Aim of the exercise:
Repeat, exactly and only, the lines from the one containing "What is the quantified" to the last line, inclusive; do not repeat the pictures.

Given records:

=-=-=-=-=

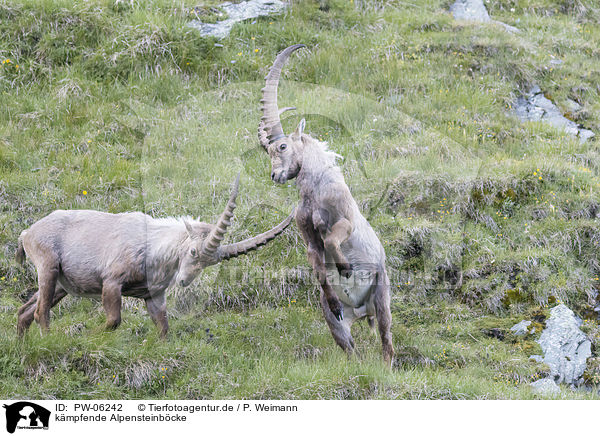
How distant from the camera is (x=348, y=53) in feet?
48.3

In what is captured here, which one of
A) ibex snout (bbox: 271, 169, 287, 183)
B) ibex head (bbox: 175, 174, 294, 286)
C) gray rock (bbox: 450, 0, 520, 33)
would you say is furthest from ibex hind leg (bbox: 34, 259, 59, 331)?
gray rock (bbox: 450, 0, 520, 33)

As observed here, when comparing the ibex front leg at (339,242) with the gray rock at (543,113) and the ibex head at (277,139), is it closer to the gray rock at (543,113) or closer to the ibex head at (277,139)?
the ibex head at (277,139)

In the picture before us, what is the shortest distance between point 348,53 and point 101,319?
8.14 meters

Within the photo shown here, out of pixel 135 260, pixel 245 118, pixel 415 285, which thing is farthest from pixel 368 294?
pixel 245 118

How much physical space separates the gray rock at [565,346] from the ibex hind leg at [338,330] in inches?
107

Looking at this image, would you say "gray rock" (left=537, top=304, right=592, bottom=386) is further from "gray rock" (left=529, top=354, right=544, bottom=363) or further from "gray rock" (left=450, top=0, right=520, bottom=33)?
"gray rock" (left=450, top=0, right=520, bottom=33)

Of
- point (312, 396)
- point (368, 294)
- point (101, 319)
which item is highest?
point (368, 294)

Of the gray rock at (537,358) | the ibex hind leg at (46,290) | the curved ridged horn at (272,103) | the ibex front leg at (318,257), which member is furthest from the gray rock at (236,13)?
the gray rock at (537,358)

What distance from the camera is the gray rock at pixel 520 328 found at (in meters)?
9.57

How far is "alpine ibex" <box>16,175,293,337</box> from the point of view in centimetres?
822

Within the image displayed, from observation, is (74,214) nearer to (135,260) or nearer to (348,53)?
(135,260)

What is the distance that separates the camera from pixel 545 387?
845 centimetres

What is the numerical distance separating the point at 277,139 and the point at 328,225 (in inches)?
46.6
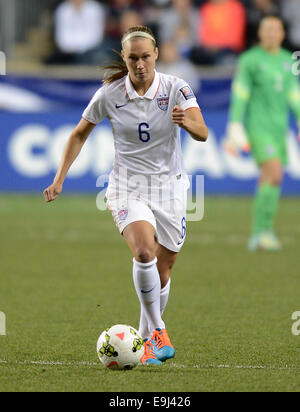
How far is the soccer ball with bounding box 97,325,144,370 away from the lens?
5.64m

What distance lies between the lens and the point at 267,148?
39.0 feet

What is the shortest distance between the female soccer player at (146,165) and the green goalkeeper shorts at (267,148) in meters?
5.61

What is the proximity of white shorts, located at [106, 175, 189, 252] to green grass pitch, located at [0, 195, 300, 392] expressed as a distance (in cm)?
76

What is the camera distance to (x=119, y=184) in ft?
20.5

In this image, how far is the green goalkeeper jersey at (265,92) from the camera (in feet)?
39.0

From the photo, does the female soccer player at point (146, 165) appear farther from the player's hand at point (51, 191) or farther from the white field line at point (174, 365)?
the white field line at point (174, 365)

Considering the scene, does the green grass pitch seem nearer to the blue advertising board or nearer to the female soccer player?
the female soccer player

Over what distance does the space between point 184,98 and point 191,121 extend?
311mm

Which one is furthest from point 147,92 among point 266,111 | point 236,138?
point 266,111

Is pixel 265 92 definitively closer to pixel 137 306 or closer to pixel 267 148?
pixel 267 148

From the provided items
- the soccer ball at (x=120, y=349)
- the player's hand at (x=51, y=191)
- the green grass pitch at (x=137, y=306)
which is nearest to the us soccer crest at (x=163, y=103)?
the player's hand at (x=51, y=191)
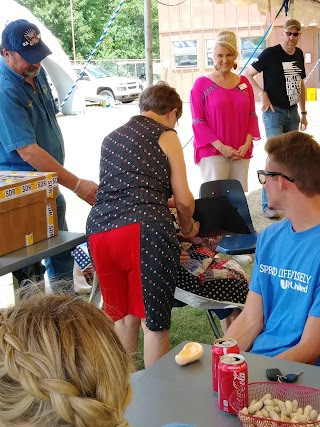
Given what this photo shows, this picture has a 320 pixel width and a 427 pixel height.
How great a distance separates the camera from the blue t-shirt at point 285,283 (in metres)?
2.04

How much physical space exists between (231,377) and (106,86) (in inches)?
842

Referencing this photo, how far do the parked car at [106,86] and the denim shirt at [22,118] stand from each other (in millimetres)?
18521

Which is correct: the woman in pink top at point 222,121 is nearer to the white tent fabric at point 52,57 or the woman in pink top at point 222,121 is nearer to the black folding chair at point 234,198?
the black folding chair at point 234,198

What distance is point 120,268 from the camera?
9.41 ft

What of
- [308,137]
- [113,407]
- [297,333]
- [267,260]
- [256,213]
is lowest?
[256,213]

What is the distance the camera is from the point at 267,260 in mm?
2186

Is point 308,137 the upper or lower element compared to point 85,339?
upper

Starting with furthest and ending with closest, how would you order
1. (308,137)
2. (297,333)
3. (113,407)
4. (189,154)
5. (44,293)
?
(189,154) < (308,137) < (297,333) < (44,293) < (113,407)

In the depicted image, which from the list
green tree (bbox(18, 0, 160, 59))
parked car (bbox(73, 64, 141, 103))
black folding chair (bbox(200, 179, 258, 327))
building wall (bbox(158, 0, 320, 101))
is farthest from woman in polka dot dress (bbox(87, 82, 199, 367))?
green tree (bbox(18, 0, 160, 59))

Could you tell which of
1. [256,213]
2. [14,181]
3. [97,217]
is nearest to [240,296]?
[97,217]

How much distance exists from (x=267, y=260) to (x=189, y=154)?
30.7ft

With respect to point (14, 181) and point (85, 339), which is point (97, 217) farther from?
point (85, 339)

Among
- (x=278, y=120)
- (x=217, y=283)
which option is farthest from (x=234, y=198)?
(x=278, y=120)

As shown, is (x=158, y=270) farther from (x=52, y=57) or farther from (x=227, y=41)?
(x=52, y=57)
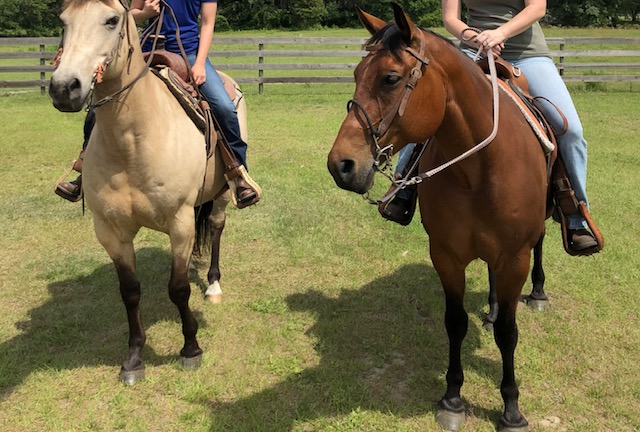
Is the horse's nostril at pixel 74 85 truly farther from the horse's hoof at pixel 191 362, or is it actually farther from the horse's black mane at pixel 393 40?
the horse's hoof at pixel 191 362

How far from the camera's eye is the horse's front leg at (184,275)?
12.1 ft

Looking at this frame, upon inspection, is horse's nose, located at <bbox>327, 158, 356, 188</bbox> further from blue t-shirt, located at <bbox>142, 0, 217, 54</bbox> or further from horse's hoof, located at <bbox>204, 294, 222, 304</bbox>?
horse's hoof, located at <bbox>204, 294, 222, 304</bbox>

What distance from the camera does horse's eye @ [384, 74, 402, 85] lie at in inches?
87.4

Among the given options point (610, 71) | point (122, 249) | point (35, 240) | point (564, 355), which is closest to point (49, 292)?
point (35, 240)

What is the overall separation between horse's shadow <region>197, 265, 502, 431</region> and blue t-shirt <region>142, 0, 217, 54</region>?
235 centimetres

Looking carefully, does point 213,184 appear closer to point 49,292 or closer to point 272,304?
point 272,304

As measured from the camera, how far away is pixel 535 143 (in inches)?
119

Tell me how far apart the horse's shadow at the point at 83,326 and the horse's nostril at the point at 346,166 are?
8.21 ft

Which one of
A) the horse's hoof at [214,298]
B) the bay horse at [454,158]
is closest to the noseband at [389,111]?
the bay horse at [454,158]

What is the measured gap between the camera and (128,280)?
377 centimetres

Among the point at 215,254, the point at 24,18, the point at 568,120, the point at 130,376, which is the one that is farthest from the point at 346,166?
the point at 24,18

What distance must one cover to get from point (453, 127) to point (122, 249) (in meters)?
2.37

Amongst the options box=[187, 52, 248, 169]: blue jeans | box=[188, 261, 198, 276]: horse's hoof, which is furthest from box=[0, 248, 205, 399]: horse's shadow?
box=[187, 52, 248, 169]: blue jeans

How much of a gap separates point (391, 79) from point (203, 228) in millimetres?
3194
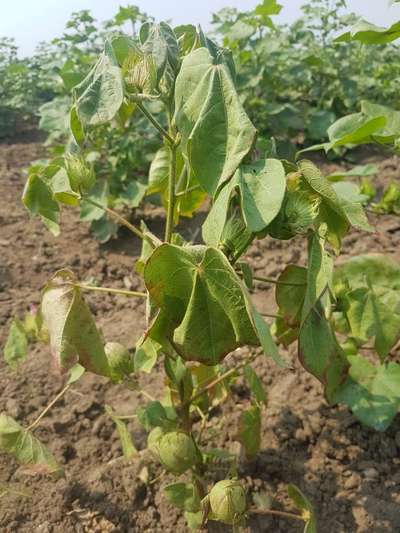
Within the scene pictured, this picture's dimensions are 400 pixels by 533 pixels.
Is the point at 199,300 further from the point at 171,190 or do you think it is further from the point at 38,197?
the point at 38,197

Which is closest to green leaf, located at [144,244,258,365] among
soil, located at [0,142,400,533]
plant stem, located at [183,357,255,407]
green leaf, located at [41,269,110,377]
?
green leaf, located at [41,269,110,377]

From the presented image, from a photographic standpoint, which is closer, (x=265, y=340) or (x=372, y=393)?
(x=265, y=340)

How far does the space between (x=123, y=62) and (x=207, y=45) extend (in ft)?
0.46

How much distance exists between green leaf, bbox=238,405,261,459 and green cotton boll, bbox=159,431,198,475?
7.1 inches

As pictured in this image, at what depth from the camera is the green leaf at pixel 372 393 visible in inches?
53.2

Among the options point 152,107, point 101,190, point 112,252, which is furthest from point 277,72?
point 112,252

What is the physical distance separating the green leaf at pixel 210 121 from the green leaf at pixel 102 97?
3.5 inches

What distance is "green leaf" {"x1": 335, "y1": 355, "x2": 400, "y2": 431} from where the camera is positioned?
4.43 feet

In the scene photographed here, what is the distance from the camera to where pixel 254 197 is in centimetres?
73

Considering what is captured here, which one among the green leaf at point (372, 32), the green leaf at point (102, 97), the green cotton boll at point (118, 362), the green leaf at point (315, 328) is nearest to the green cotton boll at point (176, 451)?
the green cotton boll at point (118, 362)

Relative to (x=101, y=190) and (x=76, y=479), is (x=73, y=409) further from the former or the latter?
(x=101, y=190)

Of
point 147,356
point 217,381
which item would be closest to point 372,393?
point 217,381

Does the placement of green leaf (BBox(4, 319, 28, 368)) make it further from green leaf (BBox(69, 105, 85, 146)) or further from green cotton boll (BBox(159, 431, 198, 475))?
green leaf (BBox(69, 105, 85, 146))

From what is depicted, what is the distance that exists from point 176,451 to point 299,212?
1.88 ft
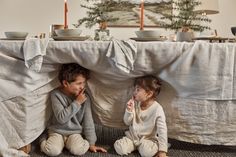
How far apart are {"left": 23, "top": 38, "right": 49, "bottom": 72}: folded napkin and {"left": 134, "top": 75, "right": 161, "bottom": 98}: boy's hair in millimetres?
466

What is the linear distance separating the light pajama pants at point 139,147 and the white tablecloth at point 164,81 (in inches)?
5.1

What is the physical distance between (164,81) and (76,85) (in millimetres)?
412

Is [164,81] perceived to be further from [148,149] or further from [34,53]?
[34,53]

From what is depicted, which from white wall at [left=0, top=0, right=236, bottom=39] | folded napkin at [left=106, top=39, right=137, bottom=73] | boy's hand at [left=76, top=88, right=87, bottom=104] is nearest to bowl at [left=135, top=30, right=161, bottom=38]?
folded napkin at [left=106, top=39, right=137, bottom=73]

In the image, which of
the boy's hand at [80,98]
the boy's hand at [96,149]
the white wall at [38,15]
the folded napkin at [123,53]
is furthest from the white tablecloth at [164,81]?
the white wall at [38,15]

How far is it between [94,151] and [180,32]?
702mm

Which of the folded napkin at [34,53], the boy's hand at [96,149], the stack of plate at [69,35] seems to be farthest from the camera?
the boy's hand at [96,149]

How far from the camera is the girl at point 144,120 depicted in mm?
1394

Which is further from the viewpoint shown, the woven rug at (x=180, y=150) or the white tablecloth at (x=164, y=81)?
the woven rug at (x=180, y=150)

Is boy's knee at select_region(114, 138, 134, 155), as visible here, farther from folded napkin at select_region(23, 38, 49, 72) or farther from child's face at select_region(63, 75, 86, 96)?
folded napkin at select_region(23, 38, 49, 72)

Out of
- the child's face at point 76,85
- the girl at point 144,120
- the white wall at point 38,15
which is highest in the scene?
the white wall at point 38,15

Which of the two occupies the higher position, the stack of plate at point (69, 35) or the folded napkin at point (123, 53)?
the stack of plate at point (69, 35)

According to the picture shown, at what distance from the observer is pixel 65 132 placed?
1.47 meters

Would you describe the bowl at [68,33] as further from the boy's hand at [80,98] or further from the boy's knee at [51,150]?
the boy's knee at [51,150]
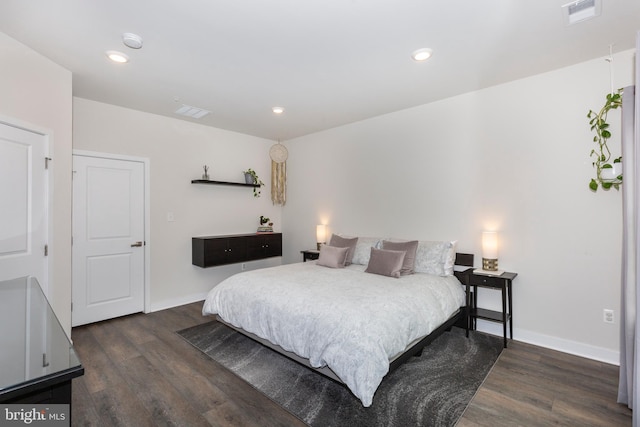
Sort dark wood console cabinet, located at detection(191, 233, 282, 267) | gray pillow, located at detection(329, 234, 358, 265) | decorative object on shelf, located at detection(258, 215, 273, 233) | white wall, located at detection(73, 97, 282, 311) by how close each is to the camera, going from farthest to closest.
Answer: decorative object on shelf, located at detection(258, 215, 273, 233) < dark wood console cabinet, located at detection(191, 233, 282, 267) < gray pillow, located at detection(329, 234, 358, 265) < white wall, located at detection(73, 97, 282, 311)

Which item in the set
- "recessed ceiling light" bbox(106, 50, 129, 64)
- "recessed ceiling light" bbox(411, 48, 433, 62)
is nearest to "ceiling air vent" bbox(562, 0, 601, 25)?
"recessed ceiling light" bbox(411, 48, 433, 62)

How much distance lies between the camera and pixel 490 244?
3.38 metres

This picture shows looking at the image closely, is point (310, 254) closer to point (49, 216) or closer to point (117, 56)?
point (49, 216)

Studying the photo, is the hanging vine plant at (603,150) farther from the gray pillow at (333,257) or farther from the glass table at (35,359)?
the glass table at (35,359)

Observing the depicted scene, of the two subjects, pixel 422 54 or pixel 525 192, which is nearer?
pixel 422 54

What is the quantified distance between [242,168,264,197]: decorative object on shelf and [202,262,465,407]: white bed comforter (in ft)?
7.32

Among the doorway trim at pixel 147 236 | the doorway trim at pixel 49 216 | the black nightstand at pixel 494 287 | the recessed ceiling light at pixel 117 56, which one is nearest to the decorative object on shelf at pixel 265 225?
the doorway trim at pixel 147 236

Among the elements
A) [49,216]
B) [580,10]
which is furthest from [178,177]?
[580,10]

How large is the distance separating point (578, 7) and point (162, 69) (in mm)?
3364

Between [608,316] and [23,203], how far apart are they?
5244mm

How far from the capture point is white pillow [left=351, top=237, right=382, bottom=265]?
4145 millimetres

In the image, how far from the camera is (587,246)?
294 centimetres

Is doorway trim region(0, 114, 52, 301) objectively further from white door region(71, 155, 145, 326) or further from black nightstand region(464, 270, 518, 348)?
black nightstand region(464, 270, 518, 348)

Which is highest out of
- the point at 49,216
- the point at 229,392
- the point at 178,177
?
the point at 178,177
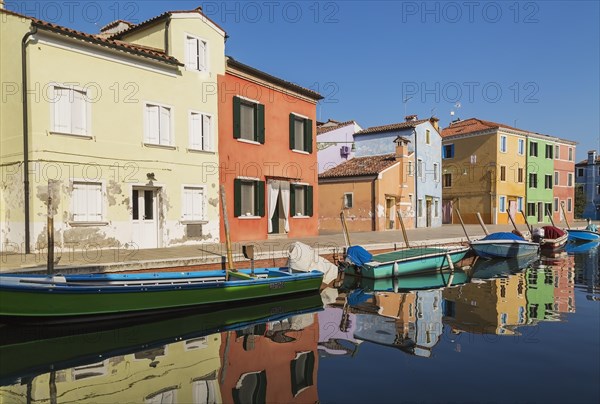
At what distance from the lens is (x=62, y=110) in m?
12.7

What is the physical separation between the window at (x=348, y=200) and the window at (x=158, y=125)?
14.1 meters

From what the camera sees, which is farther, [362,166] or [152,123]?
[362,166]

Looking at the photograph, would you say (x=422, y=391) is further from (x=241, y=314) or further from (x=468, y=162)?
(x=468, y=162)

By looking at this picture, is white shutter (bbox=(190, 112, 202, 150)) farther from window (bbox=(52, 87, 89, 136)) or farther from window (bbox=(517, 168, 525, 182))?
window (bbox=(517, 168, 525, 182))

=-=-=-=-=

Expected output:
What is the quantified distance between [242,168,264,197]: decorative object on shelf and [202,262,465,407]: white bed comforter (in ft)?
7.32

Among the doorway trim at pixel 147 236 | the doorway trim at pixel 49 216 | the black nightstand at pixel 494 287 | the recessed ceiling light at pixel 117 56, which one is nearest to the decorative object on shelf at pixel 265 225?
the doorway trim at pixel 147 236

Among the elements
A) [49,216]
B) [580,10]
which is furthest from [178,177]?
[580,10]

How large is the distance separating point (578, 7) and point (162, 69) (in mm)?
3364

Between [608,316] and [23,203], how far apart are they?
5244mm

How far from the capture point is white pillow [left=351, top=237, right=382, bottom=265]?
4145 millimetres

In the image, how far from the camera is (587,246)?
294 centimetres

Is doorway trim region(0, 114, 52, 301) objectively further from white door region(71, 155, 145, 326) or further from black nightstand region(464, 270, 518, 348)?
black nightstand region(464, 270, 518, 348)

Which is highest out of
- the point at 49,216
- the point at 229,392
- the point at 178,177
?
the point at 178,177
At what distance from the lens is (x=62, y=110) in m?
12.7

What is the physical separation between the window at (x=348, y=200) and the window at (x=158, y=125)?
14.1 meters

From what the camera sees, which is farther, [362,166] or [152,123]?
[362,166]

Looking at the photograph, would you say (x=422, y=391) is further from (x=241, y=314) or further from (x=468, y=162)?
(x=468, y=162)

By looking at this picture, is white shutter (bbox=(190, 112, 202, 150)) farther from window (bbox=(52, 87, 89, 136)) or farther from window (bbox=(517, 168, 525, 182))?
window (bbox=(517, 168, 525, 182))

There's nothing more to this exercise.